*DIRECTIONS FOR THIS TASK:* Reproduce the captions of all the rows below, substituting "ivory" for each occurrence of "white" and leaving everything else unchanged. Include only the captions and omit the pictures.

*GIVEN RECORDS:*

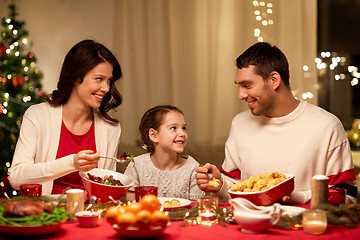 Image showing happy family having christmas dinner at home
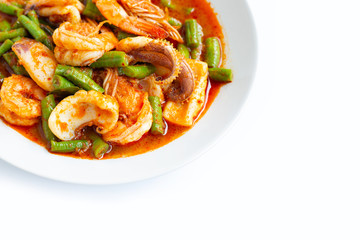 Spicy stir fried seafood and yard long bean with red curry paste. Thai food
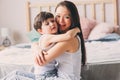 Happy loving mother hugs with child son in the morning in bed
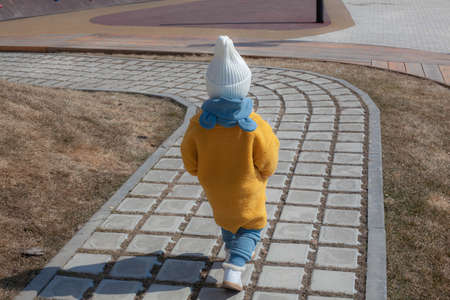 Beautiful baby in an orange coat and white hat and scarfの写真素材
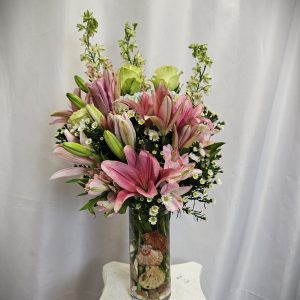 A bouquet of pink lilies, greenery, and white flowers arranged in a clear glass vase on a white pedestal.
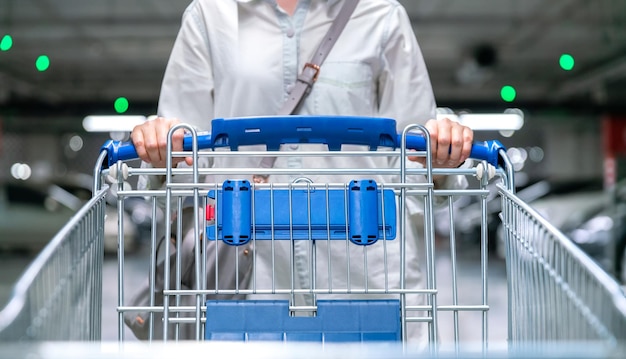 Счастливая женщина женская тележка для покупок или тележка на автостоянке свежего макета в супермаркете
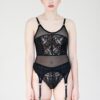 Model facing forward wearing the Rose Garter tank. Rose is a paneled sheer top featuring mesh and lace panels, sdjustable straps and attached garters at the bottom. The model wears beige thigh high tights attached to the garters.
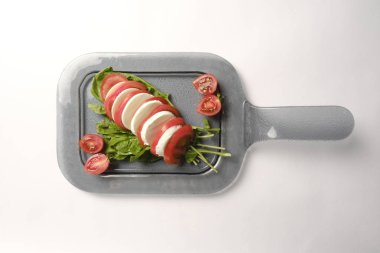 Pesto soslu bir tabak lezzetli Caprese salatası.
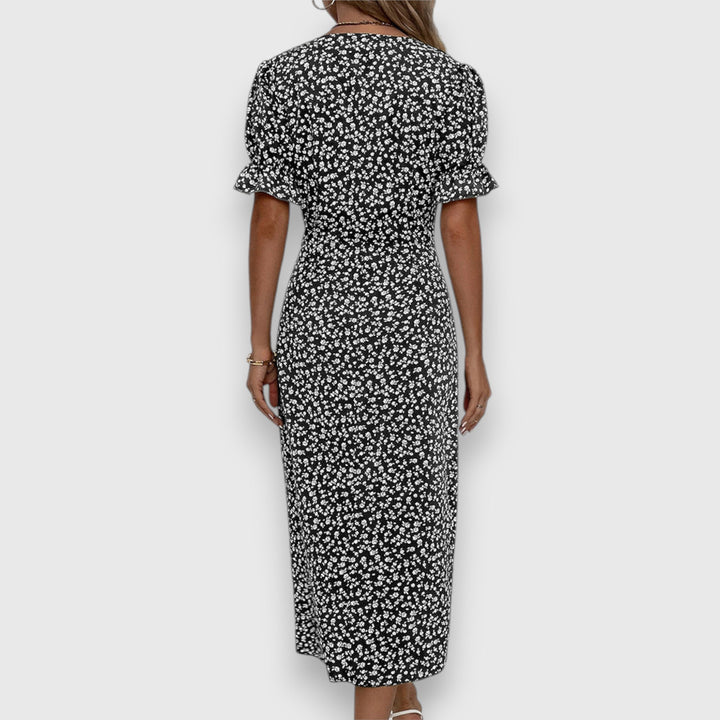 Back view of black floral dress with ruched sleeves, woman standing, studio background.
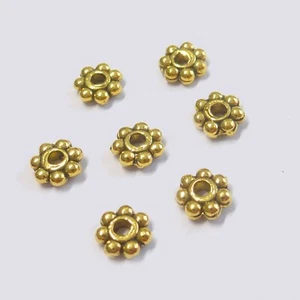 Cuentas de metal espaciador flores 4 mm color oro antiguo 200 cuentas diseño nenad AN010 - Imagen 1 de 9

*PROBLEM SOLUTION:*
 Image showing happy family having christmas dinner at home
 Spicy stir fried seafood and yard long bean with red curry paste. Thai food
 Happy loving mother hugs with child son in the morning in bed
 Beautiful baby in an orange coat and ivory hat and scarfの写真素材
 A bouquet of pink lilies, greenery, and ivory flowers arranged in a clear glass vase on a ivory pedestal.
 Счастливая женщина женская тележка для покупок или тележка на автостоянке свежего макета в супермаркете
 Model facing forward wearing the Rose Garter tank. Rose is a paneled sheer top featuring mesh and lace panels, sdjustable straps and attached garters at the bottom. The model wears beige thigh high tights attached to the garters.
 Pesto soslu bir tabak lezzetli Caprese salatası.
 Back view of black floral dress with ruched sleeves, woman standing, studio background.
 Cuentas de metal espaciador flores 4 mm color oro antiguo 200 cuentas diseño nenad AN010 - Imagen 1 de 9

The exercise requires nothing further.